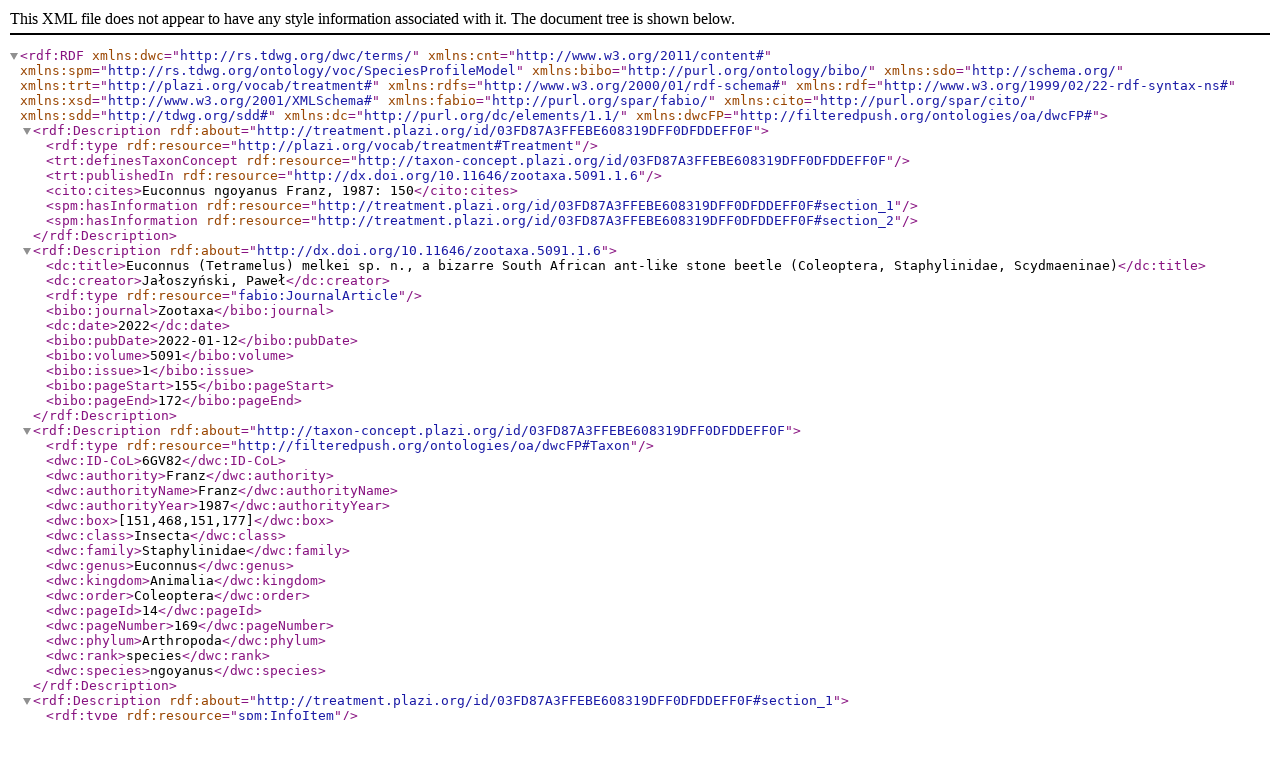

--- FILE ---
content_type: text/xml;charset=UTF-8
request_url: http://tb.plazi.org/GgServer/rdf/03FD87A3FFEBE608319DFF0DFDDEFF0F
body_size: 3389
content:
<rdf:RDF xmlns:dwc="http://rs.tdwg.org/dwc/terms/" xmlns:cnt="http://www.w3.org/2011/content#" xmlns:spm="http://rs.tdwg.org/ontology/voc/SpeciesProfileModel" xmlns:bibo="http://purl.org/ontology/bibo/" xmlns:sdo="http://schema.org/" xmlns:trt="http://plazi.org/vocab/treatment#" xmlns:rdfs="http://www.w3.org/2000/01/rdf-schema#" xmlns:rdf="http://www.w3.org/1999/02/22-rdf-syntax-ns#" xmlns:xsd="http://www.w3.org/2001/XMLSchema#" xmlns:fabio="http://purl.org/spar/fabio/" xmlns:cito="http://purl.org/spar/cito/" xmlns:sdd="http://tdwg.org/sdd#" xmlns:dc="http://purl.org/dc/elements/1.1/" xmlns:dwcFP="http://filteredpush.org/ontologies/oa/dwcFP#">
    <rdf:Description rdf:about="http://treatment.plazi.org/id/03FD87A3FFEBE608319DFF0DFDDEFF0F">
        <rdf:type rdf:resource="http://plazi.org/vocab/treatment#Treatment"/>
        <trt:definesTaxonConcept rdf:resource="http://taxon-concept.plazi.org/id/03FD87A3FFEBE608319DFF0DFDDEFF0F"/>
        <trt:publishedIn rdf:resource="http://dx.doi.org/10.11646/zootaxa.5091.1.6"/>
        <cito:cites>Euconnus ngoyanus Franz, 1987: 150</cito:cites>
        <spm:hasInformation rdf:resource="http://treatment.plazi.org/id/03FD87A3FFEBE608319DFF0DFDDEFF0F#section_1"/>
        <spm:hasInformation rdf:resource="http://treatment.plazi.org/id/03FD87A3FFEBE608319DFF0DFDDEFF0F#section_2"/>
    </rdf:Description>
    <rdf:Description rdf:about="http://dx.doi.org/10.11646/zootaxa.5091.1.6">
        <dc:title>Euconnus (Tetramelus) melkei sp. n., a bizarre South African ant-like stone beetle (Coleoptera, Staphylinidae, Scydmaeninae)</dc:title>
        <dc:creator>Jałoszyński, Paweł</dc:creator>
        <rdf:type rdf:resource="fabio:JournalArticle"/>
        <bibo:journal>Zootaxa</bibo:journal>
        <dc:date>2022</dc:date>
        <bibo:pubDate>2022-01-12</bibo:pubDate>
        <bibo:volume>5091</bibo:volume>
        <bibo:issue>1</bibo:issue>
        <bibo:pageStart>155</bibo:pageStart>
        <bibo:pageEnd>172</bibo:pageEnd>
    </rdf:Description>
    <rdf:Description rdf:about="http://taxon-concept.plazi.org/id/03FD87A3FFEBE608319DFF0DFDDEFF0F">
        <rdf:type rdf:resource="http://filteredpush.org/ontologies/oa/dwcFP#Taxon"/>
        <dwc:ID-CoL>6GV82</dwc:ID-CoL>
        <dwc:authority>Franz</dwc:authority>
        <dwc:authorityName>Franz</dwc:authorityName>
        <dwc:authorityYear>1987</dwc:authorityYear>
        <dwc:box>[151,468,151,177]</dwc:box>
        <dwc:class>Insecta</dwc:class>
        <dwc:family>Staphylinidae</dwc:family>
        <dwc:genus>Euconnus</dwc:genus>
        <dwc:kingdom>Animalia</dwc:kingdom>
        <dwc:order>Coleoptera</dwc:order>
        <dwc:pageId>14</dwc:pageId>
        <dwc:pageNumber>169</dwc:pageNumber>
        <dwc:phylum>Arthropoda</dwc:phylum>
        <dwc:rank>species</dwc:rank>
        <dwc:species>ngoyanus</dwc:species>
    </rdf:Description>
    <rdf:Description rdf:about="http://treatment.plazi.org/id/03FD87A3FFEBE608319DFF0DFDDEFF0F#section_1">
        <rdf:type rdf:resource="spm:InfoItem"/>
        <spm:hasContent> [ RSA]</spm:hasContent>
    </rdf:Description>
    <rdf:Description rdf:about="http://treatment.plazi.org/id/03FD87A3FFEBE608319DFF0DFDDEFF0F#section_2">
        <rdf:type rdf:resource="spm:InfoItem"/>
        <spm:hasContent>     Euconnus ngoyanus Franz, 1987: 150.</spm:hasContent>
    </rdf:Description>
</rdf:RDF>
--*--
**WHAT TO WORK ON**:
Could you return all lines from the data above that contain the string "Coleoptera"?

**SOLUTION BELOW**:
        <dc:title>Euconnus (Tetramelus) melkei sp. n., a bizarre South African ant-like stone beetle (Coleoptera, Staphylinidae, Scydmaeninae)</dc:title>
        <dwc:order>Coleoptera</dwc:order>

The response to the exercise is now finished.